Records taken from a dataset:
--- --- ---

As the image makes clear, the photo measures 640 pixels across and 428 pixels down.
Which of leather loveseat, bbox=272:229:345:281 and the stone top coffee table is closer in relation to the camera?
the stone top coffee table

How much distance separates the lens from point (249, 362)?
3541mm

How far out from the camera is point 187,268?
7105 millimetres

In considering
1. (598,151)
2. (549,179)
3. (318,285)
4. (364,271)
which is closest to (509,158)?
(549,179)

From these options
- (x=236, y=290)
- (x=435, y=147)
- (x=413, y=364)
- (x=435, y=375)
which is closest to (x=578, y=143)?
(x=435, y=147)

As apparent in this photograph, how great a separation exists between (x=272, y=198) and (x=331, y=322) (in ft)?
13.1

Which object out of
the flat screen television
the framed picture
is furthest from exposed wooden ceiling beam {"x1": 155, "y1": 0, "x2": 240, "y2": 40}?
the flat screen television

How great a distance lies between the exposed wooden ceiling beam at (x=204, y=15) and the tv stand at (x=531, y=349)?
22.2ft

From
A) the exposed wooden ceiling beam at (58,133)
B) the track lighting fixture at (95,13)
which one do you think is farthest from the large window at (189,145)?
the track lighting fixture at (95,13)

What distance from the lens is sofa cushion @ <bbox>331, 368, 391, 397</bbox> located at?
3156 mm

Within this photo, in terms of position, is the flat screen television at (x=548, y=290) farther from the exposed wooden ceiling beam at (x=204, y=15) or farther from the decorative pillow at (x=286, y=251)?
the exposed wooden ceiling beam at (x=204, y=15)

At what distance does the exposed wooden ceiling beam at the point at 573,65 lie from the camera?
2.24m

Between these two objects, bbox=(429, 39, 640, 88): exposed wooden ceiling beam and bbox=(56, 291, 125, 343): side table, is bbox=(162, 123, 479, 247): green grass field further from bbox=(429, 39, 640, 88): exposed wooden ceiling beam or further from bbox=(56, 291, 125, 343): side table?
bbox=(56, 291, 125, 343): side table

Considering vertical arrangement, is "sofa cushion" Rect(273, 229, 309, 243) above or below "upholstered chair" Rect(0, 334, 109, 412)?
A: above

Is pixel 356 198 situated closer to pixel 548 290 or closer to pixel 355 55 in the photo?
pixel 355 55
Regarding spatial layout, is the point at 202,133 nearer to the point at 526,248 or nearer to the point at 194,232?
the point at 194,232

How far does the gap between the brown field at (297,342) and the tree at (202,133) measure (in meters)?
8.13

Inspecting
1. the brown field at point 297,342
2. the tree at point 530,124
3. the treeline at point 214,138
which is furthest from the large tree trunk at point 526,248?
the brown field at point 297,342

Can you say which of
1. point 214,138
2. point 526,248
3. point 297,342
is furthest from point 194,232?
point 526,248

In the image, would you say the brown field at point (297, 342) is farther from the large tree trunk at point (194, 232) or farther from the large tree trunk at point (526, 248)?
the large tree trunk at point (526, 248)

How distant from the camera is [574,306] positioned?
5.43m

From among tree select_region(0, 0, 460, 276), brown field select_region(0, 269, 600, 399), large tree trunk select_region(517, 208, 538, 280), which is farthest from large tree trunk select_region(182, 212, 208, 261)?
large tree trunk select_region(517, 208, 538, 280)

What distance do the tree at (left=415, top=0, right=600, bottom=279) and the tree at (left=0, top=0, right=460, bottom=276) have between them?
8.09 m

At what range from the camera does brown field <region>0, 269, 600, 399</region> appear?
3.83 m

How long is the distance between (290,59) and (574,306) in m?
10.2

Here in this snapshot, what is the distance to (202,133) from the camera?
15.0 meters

--- --- ---

▶ [Written exercise]: Please copy all of the lines above word for word.

▶ [Correct output]:
As the image makes clear, the photo measures 640 pixels across and 428 pixels down.
Which of leather loveseat, bbox=272:229:345:281 and the stone top coffee table is closer in relation to the camera?
the stone top coffee table

How much distance separates the lens from point (249, 362)?
3541mm

How far out from the camera is point 187,268?
7105 millimetres

In considering
1. (598,151)
2. (549,179)
3. (318,285)
4. (364,271)
which is closest to (509,158)?
(549,179)

From these options
- (x=236, y=290)
- (x=435, y=147)
- (x=413, y=364)
- (x=435, y=375)
which is closest to (x=578, y=143)?
(x=435, y=147)

As apparent in this photograph, how great a separation exists between (x=272, y=198) and (x=331, y=322) (in ft)?
13.1

Which object out of
the flat screen television
the framed picture
is furthest from exposed wooden ceiling beam {"x1": 155, "y1": 0, "x2": 240, "y2": 40}?
the flat screen television

How great a distance lies between the exposed wooden ceiling beam at (x=204, y=15) and the tv stand at (x=531, y=349)?
22.2ft

From
A) the exposed wooden ceiling beam at (58,133)
B) the track lighting fixture at (95,13)
which one do you think is farthest from the large window at (189,145)?
the track lighting fixture at (95,13)

What distance from the lens is sofa cushion @ <bbox>331, 368, 391, 397</bbox> located at?
3156 mm

Within this photo, in terms of position, is the flat screen television at (x=548, y=290) farther from the exposed wooden ceiling beam at (x=204, y=15) or farther from the decorative pillow at (x=286, y=251)?
the exposed wooden ceiling beam at (x=204, y=15)

At what distance does the exposed wooden ceiling beam at the point at 573,65 lie from the camera?
2.24m

Between these two objects, bbox=(429, 39, 640, 88): exposed wooden ceiling beam and bbox=(56, 291, 125, 343): side table, is bbox=(162, 123, 479, 247): green grass field further from bbox=(429, 39, 640, 88): exposed wooden ceiling beam or further from bbox=(56, 291, 125, 343): side table?
bbox=(56, 291, 125, 343): side table

Considering vertical arrangement, is "sofa cushion" Rect(273, 229, 309, 243) above or below "upholstered chair" Rect(0, 334, 109, 412)?
A: above

Is pixel 356 198 situated closer to pixel 548 290 or closer to pixel 355 55 in the photo?
pixel 355 55
Regarding spatial layout, is the point at 202,133 nearer to the point at 526,248 or nearer to the point at 194,232?
the point at 194,232

How far does the gap between the brown field at (297,342) and the tree at (202,133) measure (in meters)?
8.13

Inspecting
1. the brown field at point 297,342
2. the tree at point 530,124
3. the treeline at point 214,138
which is furthest from the large tree trunk at point 526,248?
the brown field at point 297,342

Can you say which of
1. point 214,138
2. point 526,248
3. point 297,342
is furthest from point 194,232?
point 526,248

In the image, would you say the brown field at point (297, 342) is farther from the large tree trunk at point (194, 232) or farther from the large tree trunk at point (526, 248)?
the large tree trunk at point (526, 248)

How distant from the camera is [574,306] positioned?
5.43m

From among tree select_region(0, 0, 460, 276), brown field select_region(0, 269, 600, 399), large tree trunk select_region(517, 208, 538, 280), which is farthest from large tree trunk select_region(182, 212, 208, 261)?
large tree trunk select_region(517, 208, 538, 280)

What distance do the tree at (left=415, top=0, right=600, bottom=279) and the tree at (left=0, top=0, right=460, bottom=276) have between them?
8.09 m

At what range from the camera does brown field <region>0, 269, 600, 399</region> appear?
3.83 m

How long is the distance between (290,59) and (574,306) in m?
10.2

Here in this snapshot, what is the distance to (202,133) from the camera?
15.0 meters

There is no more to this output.